The relation to the $\mathbb{R}^{3}$ cross product comes by observing that we can factor out a quantity $ I = \mathbf{e}_1 \mathbf{e}_2 \mathbf{e}_3 $ from the wedge product, using $$\mathbf{e}_1 \mathbf{e}_2=\mathbf{e}_1 \mathbf{e}_2 \mathbf{e}_3 \mathbf{e}_3 \\ =I \mathbf{e}_3,$$ $$\mathbf{e}_2 \mathbf{e}_3=\mathbf{e}_1 \mathbf{e}_1 \mathbf{e}_2 \mathbf{e}_3=\mathbf{e}_1 I,$$ and $$\mathbf{e}_1 \mathbf{e}_3=\mathbf{e}_1 \mathbf{e}_2 \mathbf{e}_2 \mathbf{e}_3=-\mathbf{e}_2 \mathbf{e}_1 \mathbf{e}_2 \mathbf{e}_3=-\mathbf{e}_2 I.$$ It's not hard to show that $ I $ commutes with any vector, so we find
$$\begin{aligned}\mathbf{a} \wedge \mathbf{b}&= \sum_{i < j}\begin{vmatrix}a_i & a_j \\ b_i & b_j \\ \end{vmatrix}\mathbf{e}_i \mathbf{e}_j \\ &=\begin{vmatrix}a_1 & a_2 \\ b_1 & b_2 \\ \end{vmatrix}\mathbf{e}_1 \mathbf{e}_2+\begin{vmatrix}a_1 & a_3 \\ b_1 & b_3 \\ \end{vmatrix}\mathbf{e}_1 \mathbf{e}_3+\begin{vmatrix}a_2 & a_3 \\ b_2 & b_3 \\ \end{vmatrix}\mathbf{e}_2 \mathbf{e}_3 \\ &=\begin{vmatrix}a_1 & a_2 \\ b_1 & b_2 \\ \end{vmatrix}I \mathbf{e}_3-\begin{vmatrix}a_1 & a_3 \\ b_1 & b_3 \\ \end{vmatrix}I \mathbf{e}_2+\begin{vmatrix}a_2 & a_3 \\ b_2 & b_3 \\ \end{vmatrix}I \mathbf{e}_1 \\ &=I \left( { \mathbf{a} \times \mathbf{b} } \right).\end{aligned}$$
This lets us decompose the $\mathbb{R}^{3}$ vector product into dot product and cross product terms $$\mathbf{a} \mathbf{b} = \mathbf{a} \cdot \mathbf{b} + I \left( { \mathbf{a} \times \mathbf{b} } \right).$$
This isn't defining the dot or cross products, but just identifying them as constituents of the vector product, provided you define that vector product using the contraction axiom.

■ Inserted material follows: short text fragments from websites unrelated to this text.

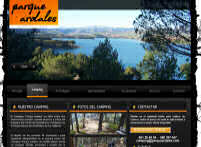 Camping Parque Ardales. Ardales, Mlaga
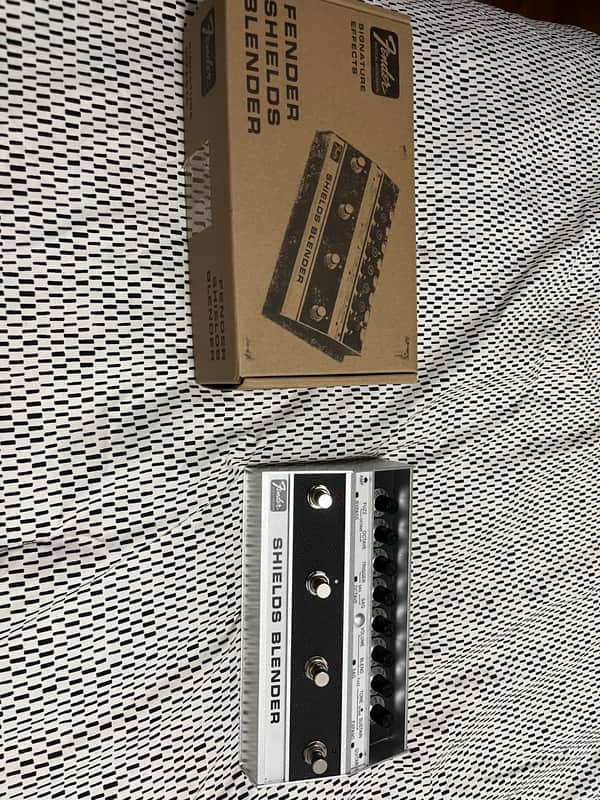 Fender Shields Blender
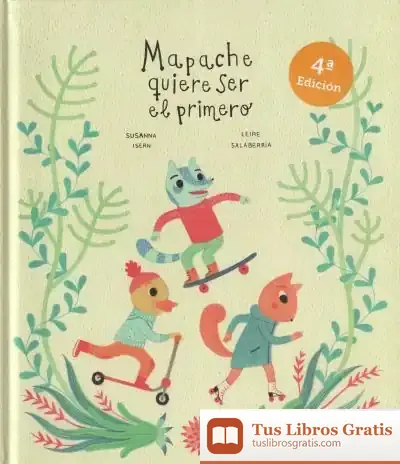 Descargar Mapache Quiere Ser El Primero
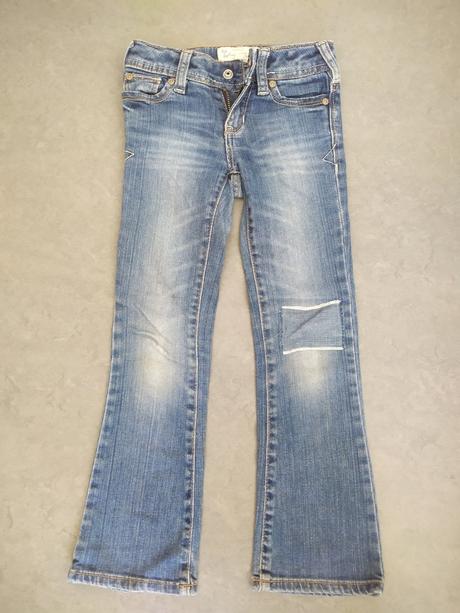 Rifle slim, old navy,116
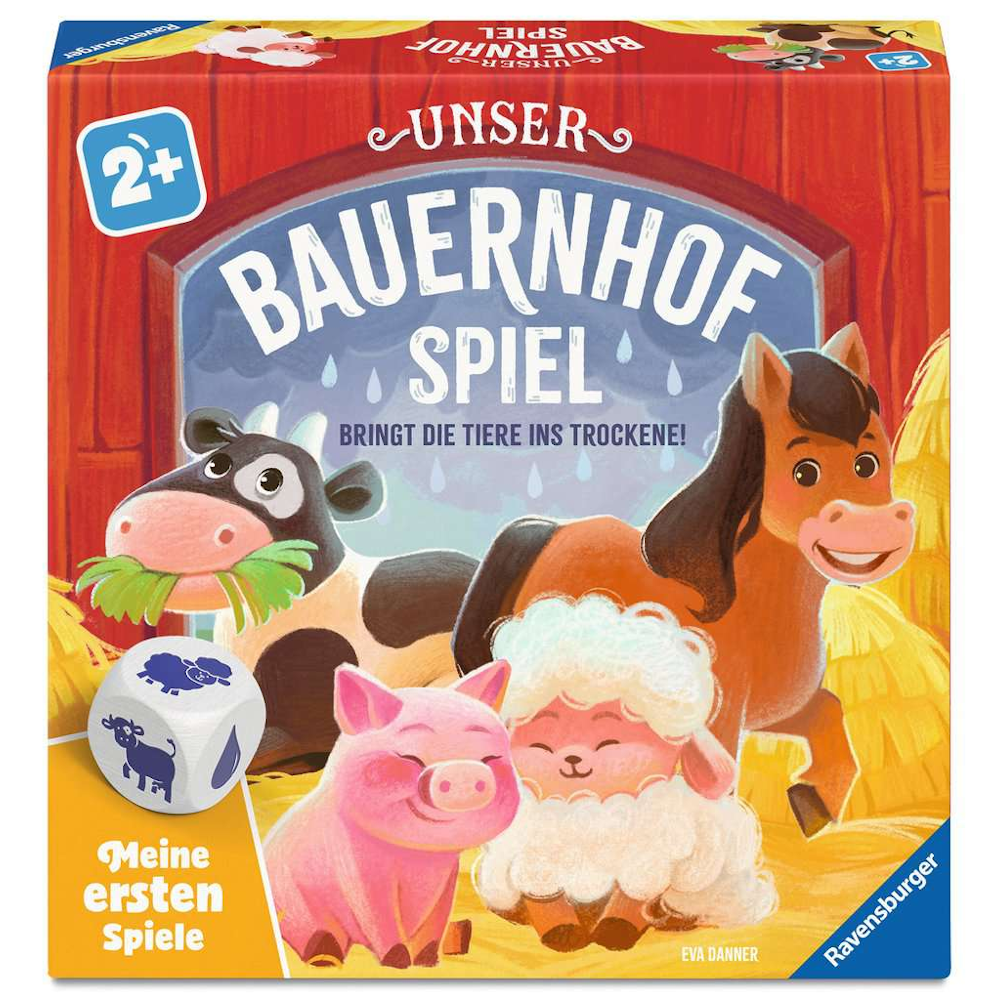 Unser Bauernhofspiel
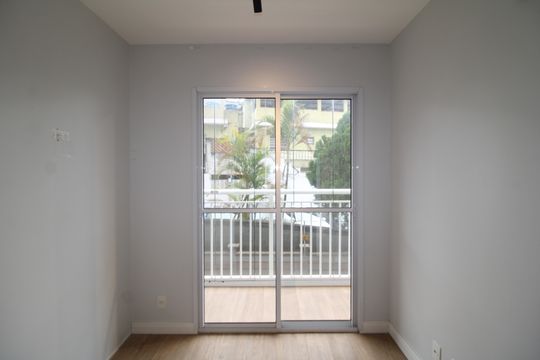 Quarto 1 de apartamento para alugar com 1 quarto, 28m² em Casa Verde, São Paulo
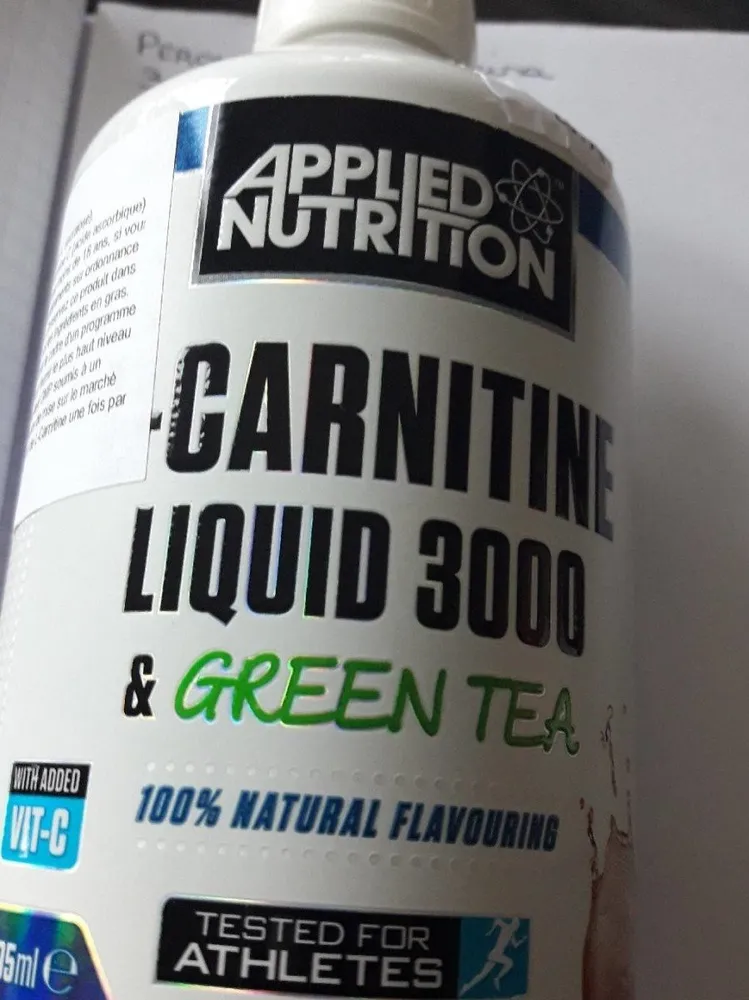 L-carnitine liquid 3000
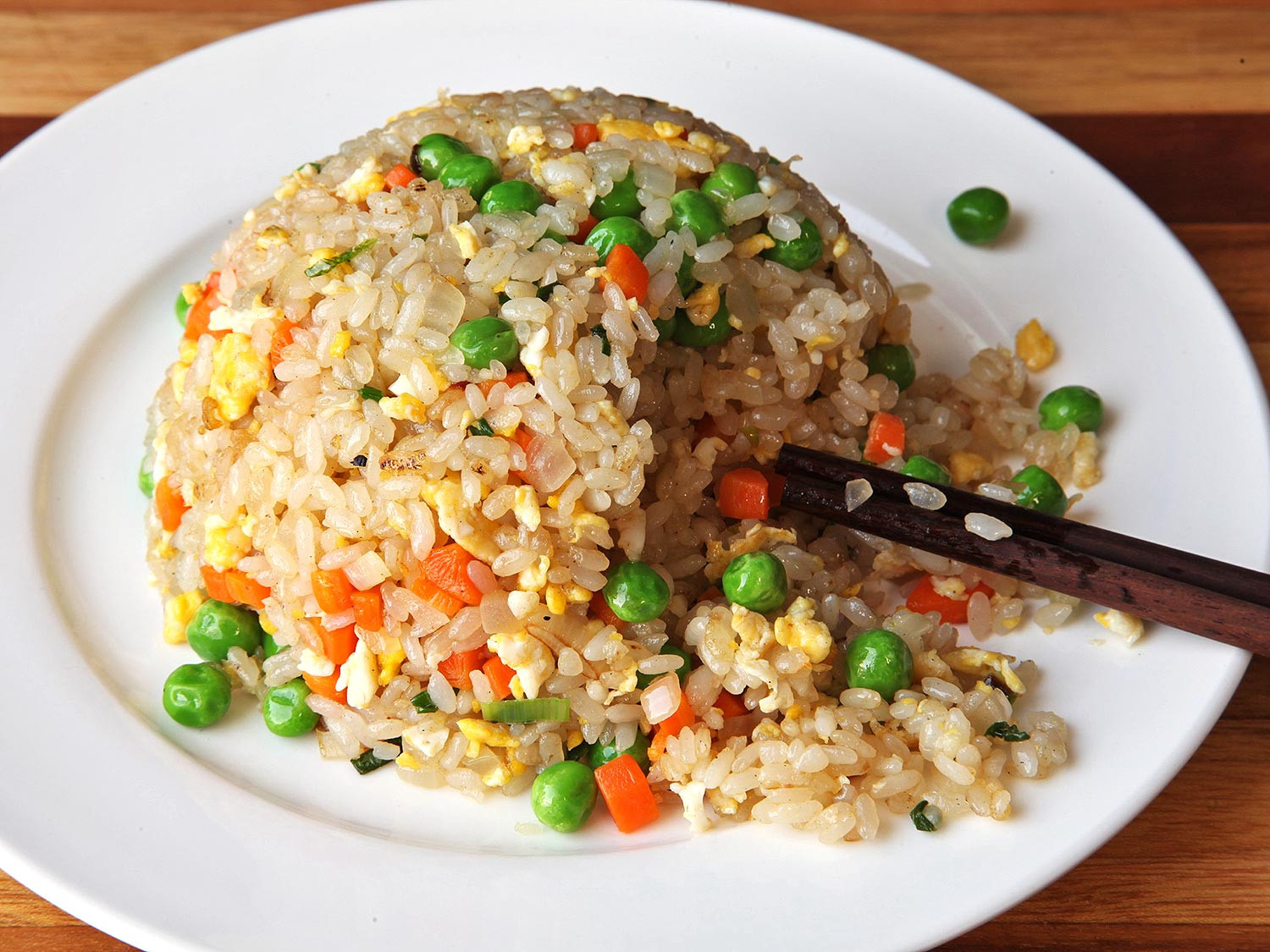 Low Cholesterol Recipes
 [Recipe] Low Cholesterol Fried Rice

That said, some geometric algebra authors will treat the decomposition $ \mathbf{a} \mathbf{b} = \mathbf{a} \cdot \mathbf{b} + \mathbf{a} \wedge \mathbf{b} $ as fundamental, as opposed to derived, and then flip it around and define the dot and wedge products in terms of this identity. That's done by making note of the antisymmetry of the wedge product to write $$\mathbf{b} \mathbf{a} = \mathbf{a} \cdot \mathbf{b} - \mathbf{a} \wedge \mathbf{b},$$ and then rearrange to find $$\mathbf{a} \cdot \mathbf{b} = \frac{1}{{2}} \left( { \mathbf{a} \mathbf{b} + \mathbf{b} \mathbf{a} } \right),$$ and $$\mathbf{a} \wedge \mathbf{b} = \frac{1}{{2}} \left( { \mathbf{a} \mathbf{b} - \mathbf{b} \mathbf{a} } \right).$$ These are both true identities, but should really be treated as consequences of the contraction axiom $ \mathbf{a}^2 = \mathbf{a} \cdot \mathbf{a} $. When they are treated as fundamental defining properties, it leads to a great deal of confusion.